The impact of the ADHD medication shortage

Managing university and ADHD can is difficult - and even tougher when you have a medication shortage to contend with...

Jay Barber
23rd March 2024
Image credit: Unsplash
In October of 2023, the UK Government announced that the provision of ADHD medication would be affected by manufacturing issues and an increased global demand. Even now, six months after the initial announcement, there seems to be no clear end in sight for people like myself who rely on these medications for day-to-day life.

I’d love to be able to write about what caused this crisis, or when it might be resolved, but the lack of information provided means that I can’t. The most we’ve been offered is that supplies of ADHD medications like Elvanse and Xaggitin XL could be stabilised by April and, although I’d love to believe this, we were initially told that it would be resolved by January – naturally, I have my reservations.

Misunderstandings about ADHD mean that the severity of these supply issues are grossly underestimated and overlooked. In simple terms, ADHD medications increase the levels of chemicals like dopamine in your brain. Taking medication makes living with my condition easier. It increases my focus and helps me manage my executive dysfunction. Medication has, without any exaggeration, changed my life.

I haven’t had secure access to my full dose of medication since November. At first, I was able to take my recommended dose most days, reducing it on others as I saw fit.
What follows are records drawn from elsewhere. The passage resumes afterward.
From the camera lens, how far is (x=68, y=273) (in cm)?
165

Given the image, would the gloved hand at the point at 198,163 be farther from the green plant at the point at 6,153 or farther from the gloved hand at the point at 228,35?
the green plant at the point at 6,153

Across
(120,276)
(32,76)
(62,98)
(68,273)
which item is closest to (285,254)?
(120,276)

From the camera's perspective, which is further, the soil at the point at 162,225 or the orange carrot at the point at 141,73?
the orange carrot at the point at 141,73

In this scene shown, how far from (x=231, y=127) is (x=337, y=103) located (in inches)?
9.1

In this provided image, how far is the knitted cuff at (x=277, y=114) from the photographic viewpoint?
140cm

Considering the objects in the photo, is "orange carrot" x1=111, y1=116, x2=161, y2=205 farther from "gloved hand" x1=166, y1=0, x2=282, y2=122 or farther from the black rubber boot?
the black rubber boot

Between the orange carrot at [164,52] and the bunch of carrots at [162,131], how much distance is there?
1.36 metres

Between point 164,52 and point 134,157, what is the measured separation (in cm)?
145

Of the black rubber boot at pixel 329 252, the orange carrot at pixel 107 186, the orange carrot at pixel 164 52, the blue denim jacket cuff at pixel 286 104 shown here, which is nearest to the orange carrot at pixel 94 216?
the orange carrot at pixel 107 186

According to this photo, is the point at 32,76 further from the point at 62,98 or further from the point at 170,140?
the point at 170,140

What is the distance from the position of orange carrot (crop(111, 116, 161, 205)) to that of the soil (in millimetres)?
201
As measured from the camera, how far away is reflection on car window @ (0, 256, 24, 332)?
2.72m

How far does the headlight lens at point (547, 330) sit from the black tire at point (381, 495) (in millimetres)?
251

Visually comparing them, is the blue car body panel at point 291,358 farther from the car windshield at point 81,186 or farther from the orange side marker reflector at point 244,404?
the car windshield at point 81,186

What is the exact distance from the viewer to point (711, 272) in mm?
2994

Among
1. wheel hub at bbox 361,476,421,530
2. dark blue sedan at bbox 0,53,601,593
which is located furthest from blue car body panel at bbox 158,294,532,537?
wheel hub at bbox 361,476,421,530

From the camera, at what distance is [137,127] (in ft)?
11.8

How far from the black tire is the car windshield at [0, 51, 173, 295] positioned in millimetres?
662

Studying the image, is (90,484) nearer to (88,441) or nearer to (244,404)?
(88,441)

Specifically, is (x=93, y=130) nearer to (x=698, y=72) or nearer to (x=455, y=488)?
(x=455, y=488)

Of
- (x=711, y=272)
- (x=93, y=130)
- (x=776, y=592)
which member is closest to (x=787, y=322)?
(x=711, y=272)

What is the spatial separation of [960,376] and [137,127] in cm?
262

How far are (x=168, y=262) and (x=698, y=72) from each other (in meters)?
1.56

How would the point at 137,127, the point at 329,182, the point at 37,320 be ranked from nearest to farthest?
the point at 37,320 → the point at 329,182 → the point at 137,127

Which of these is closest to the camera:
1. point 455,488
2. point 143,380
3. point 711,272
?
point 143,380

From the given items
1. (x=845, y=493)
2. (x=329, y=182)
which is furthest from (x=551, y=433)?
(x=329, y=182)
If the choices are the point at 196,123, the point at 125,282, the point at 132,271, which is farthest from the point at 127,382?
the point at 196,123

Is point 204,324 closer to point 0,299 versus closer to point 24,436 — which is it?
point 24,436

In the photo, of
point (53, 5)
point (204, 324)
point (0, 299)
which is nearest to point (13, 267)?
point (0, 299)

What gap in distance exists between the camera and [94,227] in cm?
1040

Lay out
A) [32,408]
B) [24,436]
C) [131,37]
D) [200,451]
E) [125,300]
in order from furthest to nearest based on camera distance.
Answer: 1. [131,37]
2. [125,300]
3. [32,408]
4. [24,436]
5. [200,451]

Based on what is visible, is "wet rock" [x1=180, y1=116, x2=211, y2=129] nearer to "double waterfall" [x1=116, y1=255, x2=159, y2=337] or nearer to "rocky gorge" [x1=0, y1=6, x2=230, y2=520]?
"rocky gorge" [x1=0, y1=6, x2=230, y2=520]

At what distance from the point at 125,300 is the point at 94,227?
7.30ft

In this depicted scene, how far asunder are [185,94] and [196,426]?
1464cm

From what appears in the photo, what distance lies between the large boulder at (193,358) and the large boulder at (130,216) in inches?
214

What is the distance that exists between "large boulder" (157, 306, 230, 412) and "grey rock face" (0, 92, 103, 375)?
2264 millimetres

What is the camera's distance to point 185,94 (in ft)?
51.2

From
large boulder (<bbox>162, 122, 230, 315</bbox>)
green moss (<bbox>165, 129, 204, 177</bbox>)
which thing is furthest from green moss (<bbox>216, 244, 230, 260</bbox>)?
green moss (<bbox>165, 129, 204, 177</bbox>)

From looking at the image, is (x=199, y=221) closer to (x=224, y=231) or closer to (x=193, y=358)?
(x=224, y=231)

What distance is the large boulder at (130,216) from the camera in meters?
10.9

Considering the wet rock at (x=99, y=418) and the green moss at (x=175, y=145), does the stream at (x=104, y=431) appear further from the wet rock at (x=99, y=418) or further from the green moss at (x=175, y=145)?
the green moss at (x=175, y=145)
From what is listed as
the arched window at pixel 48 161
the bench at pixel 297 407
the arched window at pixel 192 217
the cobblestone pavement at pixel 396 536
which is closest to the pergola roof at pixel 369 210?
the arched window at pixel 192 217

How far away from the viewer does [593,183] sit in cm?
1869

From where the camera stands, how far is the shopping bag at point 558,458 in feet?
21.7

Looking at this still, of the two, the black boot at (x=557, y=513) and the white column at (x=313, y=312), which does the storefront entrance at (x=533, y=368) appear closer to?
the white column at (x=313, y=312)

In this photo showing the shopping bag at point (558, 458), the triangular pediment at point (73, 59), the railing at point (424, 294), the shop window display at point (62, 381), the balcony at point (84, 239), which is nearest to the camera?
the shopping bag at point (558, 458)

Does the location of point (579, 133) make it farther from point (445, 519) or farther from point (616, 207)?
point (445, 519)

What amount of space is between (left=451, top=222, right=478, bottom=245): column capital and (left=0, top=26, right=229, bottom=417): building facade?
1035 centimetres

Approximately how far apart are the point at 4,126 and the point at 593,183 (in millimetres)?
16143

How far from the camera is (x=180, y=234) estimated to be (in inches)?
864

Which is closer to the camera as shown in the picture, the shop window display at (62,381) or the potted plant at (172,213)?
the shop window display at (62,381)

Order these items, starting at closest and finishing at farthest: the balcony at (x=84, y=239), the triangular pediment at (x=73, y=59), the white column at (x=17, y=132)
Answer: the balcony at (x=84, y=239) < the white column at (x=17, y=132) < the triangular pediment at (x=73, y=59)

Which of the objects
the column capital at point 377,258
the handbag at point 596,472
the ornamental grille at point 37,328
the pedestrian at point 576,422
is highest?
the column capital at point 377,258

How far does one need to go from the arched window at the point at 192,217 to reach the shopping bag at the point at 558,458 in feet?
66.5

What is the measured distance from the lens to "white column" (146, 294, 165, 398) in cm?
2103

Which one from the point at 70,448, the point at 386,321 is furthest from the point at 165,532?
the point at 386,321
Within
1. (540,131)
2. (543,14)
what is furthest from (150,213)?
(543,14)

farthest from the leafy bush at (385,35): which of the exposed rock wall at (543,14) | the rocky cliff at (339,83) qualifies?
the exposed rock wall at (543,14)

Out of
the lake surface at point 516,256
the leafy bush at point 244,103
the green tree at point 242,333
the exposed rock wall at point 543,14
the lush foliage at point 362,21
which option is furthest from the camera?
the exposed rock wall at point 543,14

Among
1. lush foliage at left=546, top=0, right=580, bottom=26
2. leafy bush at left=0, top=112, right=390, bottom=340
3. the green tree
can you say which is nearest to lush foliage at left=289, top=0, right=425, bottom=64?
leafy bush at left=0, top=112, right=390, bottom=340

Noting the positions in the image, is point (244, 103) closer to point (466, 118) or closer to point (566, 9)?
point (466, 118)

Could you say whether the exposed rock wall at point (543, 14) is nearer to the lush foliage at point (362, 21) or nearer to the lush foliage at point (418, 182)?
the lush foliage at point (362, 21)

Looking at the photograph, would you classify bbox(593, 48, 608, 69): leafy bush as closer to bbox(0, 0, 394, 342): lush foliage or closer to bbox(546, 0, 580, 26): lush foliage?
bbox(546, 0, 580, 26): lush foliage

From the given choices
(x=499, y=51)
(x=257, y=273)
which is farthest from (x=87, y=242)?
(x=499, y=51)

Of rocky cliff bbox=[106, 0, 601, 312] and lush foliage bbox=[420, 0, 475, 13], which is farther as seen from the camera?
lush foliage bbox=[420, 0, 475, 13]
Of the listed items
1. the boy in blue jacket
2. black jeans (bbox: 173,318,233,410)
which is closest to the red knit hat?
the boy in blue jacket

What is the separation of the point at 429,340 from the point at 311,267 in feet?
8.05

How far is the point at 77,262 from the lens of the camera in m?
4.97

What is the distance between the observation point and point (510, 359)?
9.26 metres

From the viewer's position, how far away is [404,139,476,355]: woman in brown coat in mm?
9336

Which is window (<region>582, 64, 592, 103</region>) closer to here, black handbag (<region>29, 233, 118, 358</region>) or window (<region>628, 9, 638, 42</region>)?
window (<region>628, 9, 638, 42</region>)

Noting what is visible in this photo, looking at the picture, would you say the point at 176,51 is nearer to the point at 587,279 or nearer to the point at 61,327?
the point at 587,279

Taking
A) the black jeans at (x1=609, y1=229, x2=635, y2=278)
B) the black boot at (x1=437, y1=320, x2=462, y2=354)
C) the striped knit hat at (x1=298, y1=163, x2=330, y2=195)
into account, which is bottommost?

As problems worsened, I could take two thirds of my recommended dose, and now, only one third. This low of a dose barely scratches the surface of what I need it to do, but because I don’t know when my next dose will be available, I find myself rationing out my medication, weighing up how badly I need to function each day.

Living like this is exhausting. As a university student, I need to be able to manage my time, my coursework, my job, the little day-to-day tasks required for life. Other people with ADHD are facing similar problems, with the charity ADHD UK reporting that some have lost their jobs. Some are so desperate that they have resorted to buying medication on the black market, which comes at not just huge costs, but with huge risks.

We are being failed by the services meant to support us. There’s a two-fold problem with how the media is tackling the rising awareness of neurodiversity. On the one hand, there’s a moral panic about ‘over-diagnosis’, fearmongering rather than providing education. On the other, there’s an issue of symptoms being trivialised. Treating ADHD symptoms as quirky rather than disabling is but one of the reasons the condition is so misunderstood.

Accessing medication made me realise how much I’d been struggling before. The best way I can describe it like if you received glasses and could see clearly for the first time, only for someone to break them right in front of you. What I hope for now is greater understanding, awareness and support – and for measures to be put in place to avoid this happening again.